Через неделю закончили следствие, труп Попова отправили в Москву, а Кирпичникова назначили сторожем в научную усадьбу Попова, с окладом жалования пятнадцать рублей в месяц.
Кирпичникову вручили копию описи, и он остался один.
Начиналась ранняя заунывная весна – время инерции зимы и мужественного напора солнца.
Заместитель Попова никак не ехал. Кирпичников усердно читал и перечитывал книги и рукописи Попова, рассматривал приборы, построенные здесь же самим Поповым, – и перед ним открывался могучий мир знания, власти и жажды неутомимой жестокой жизни. Кирпичников начал ощущать вкус жизни и увидел ее дикую пучину, где скрыто удовлетворение всех желаний и находятся конечные пункты всех целей.
«Эх, хорошо! – думал Кирпичников. – Зря умер Попов: сам это писал и сам же не понимал.

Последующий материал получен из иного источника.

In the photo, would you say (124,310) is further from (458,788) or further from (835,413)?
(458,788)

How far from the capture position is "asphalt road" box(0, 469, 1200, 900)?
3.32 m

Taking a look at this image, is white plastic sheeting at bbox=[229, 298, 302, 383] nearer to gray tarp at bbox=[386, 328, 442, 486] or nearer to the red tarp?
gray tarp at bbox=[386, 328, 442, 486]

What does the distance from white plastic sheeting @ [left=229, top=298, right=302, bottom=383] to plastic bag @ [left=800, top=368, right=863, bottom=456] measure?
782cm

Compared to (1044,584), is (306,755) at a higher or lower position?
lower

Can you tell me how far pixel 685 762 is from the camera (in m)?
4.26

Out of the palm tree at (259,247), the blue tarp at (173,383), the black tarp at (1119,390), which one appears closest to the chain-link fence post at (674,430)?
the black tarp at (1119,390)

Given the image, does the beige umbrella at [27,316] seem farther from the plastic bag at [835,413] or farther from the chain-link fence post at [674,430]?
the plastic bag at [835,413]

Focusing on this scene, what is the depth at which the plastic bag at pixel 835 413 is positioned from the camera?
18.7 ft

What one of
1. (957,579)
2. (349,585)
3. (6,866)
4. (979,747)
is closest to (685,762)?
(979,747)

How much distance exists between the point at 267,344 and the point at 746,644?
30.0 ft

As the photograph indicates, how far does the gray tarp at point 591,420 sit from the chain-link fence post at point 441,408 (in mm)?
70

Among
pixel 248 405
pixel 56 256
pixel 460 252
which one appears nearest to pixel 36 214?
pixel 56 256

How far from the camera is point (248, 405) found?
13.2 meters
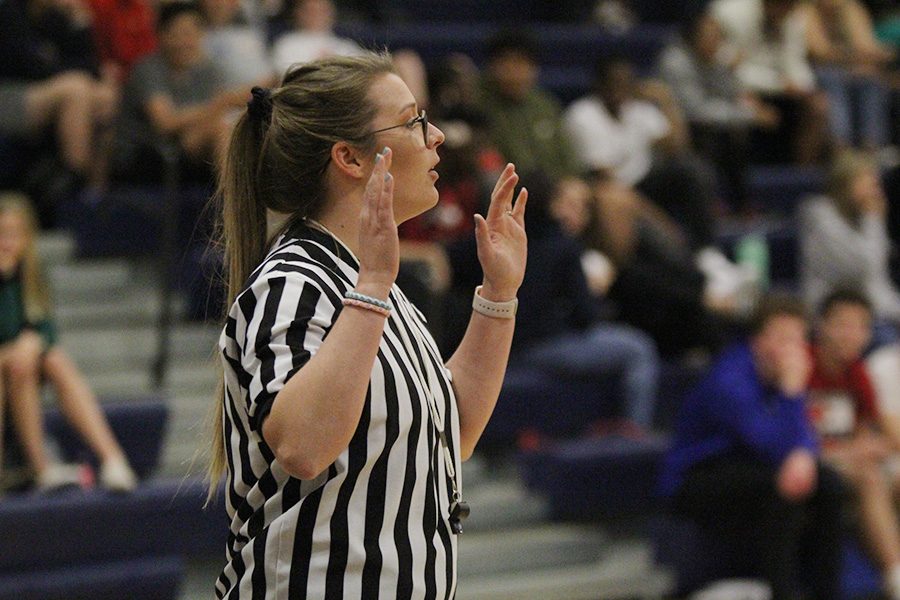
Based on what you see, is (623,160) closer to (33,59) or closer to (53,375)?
(33,59)

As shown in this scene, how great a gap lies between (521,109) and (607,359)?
1619 millimetres

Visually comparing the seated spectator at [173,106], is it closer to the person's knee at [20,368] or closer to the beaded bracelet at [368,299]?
the person's knee at [20,368]

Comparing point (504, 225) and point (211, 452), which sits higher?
point (504, 225)

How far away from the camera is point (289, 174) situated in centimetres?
198

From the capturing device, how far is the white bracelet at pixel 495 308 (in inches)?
85.7

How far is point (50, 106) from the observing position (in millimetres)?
5930

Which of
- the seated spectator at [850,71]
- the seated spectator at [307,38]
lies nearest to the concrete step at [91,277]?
the seated spectator at [307,38]

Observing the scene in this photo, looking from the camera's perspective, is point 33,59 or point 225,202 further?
point 33,59

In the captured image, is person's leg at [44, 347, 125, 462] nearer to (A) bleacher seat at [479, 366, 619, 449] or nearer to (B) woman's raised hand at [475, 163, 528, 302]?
(A) bleacher seat at [479, 366, 619, 449]

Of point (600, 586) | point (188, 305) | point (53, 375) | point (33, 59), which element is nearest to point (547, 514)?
point (600, 586)

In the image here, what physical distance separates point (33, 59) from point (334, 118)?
455 centimetres

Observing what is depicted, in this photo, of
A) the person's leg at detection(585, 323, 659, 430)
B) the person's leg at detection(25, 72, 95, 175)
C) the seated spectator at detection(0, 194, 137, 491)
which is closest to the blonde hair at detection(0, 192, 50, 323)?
the seated spectator at detection(0, 194, 137, 491)

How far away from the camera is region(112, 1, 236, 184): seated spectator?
18.7 ft

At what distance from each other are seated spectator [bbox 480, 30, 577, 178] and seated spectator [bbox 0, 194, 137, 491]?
2674mm
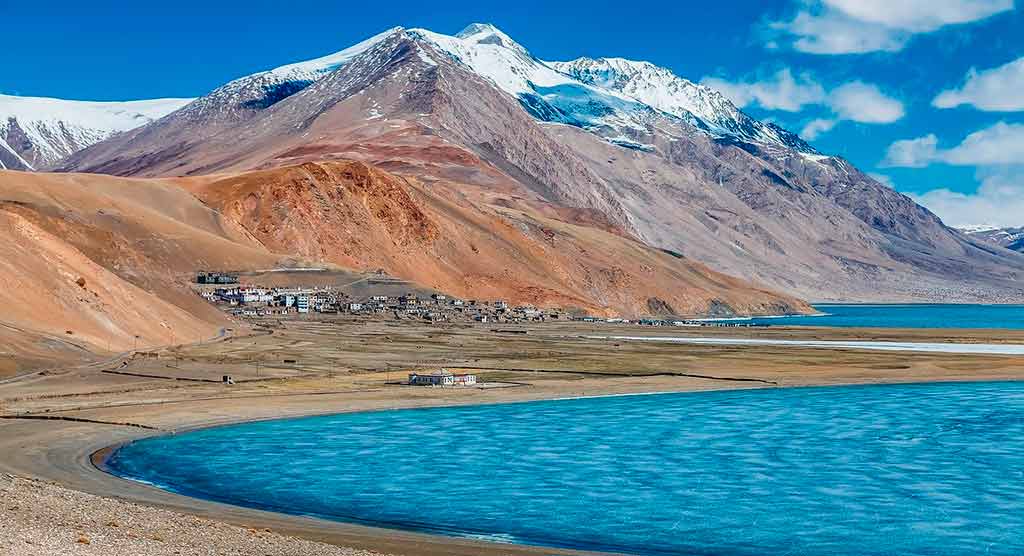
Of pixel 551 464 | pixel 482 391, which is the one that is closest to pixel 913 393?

А стоит только понять – и всякому захочется жить…»
Наступило лето. Шло одно и то же. Новый ученый на место Попова не приезжал. Кирпичников начал переписывать рукописи Фаддея Кирилловича начисто, не зная сам для чего, – но так лучше ему понималось.
Наконец в июле приехали двое московских ученых и забрали все наследство Попова – и рукописи, и аппараты.
Кирпичников вернулся работать в черепичную мастерскую, и все кругом для него затихло. Но открывшееся ему чудо человеческой головы сбило его с такта жизни. Он увидел, что существует вещь, посредством которой можно преобразовать и звездный путь, и собственное беспокойное сердце – и дать всем хлеб в рот, счастье в грудь и мудрость в мозг. И вся жизнь предстала ему как каменное сопротивление его лучшему желанию, но он знал, что это сопротивление может стать полем его победы, если воспитать в себе жажду знания, как кровную страсть.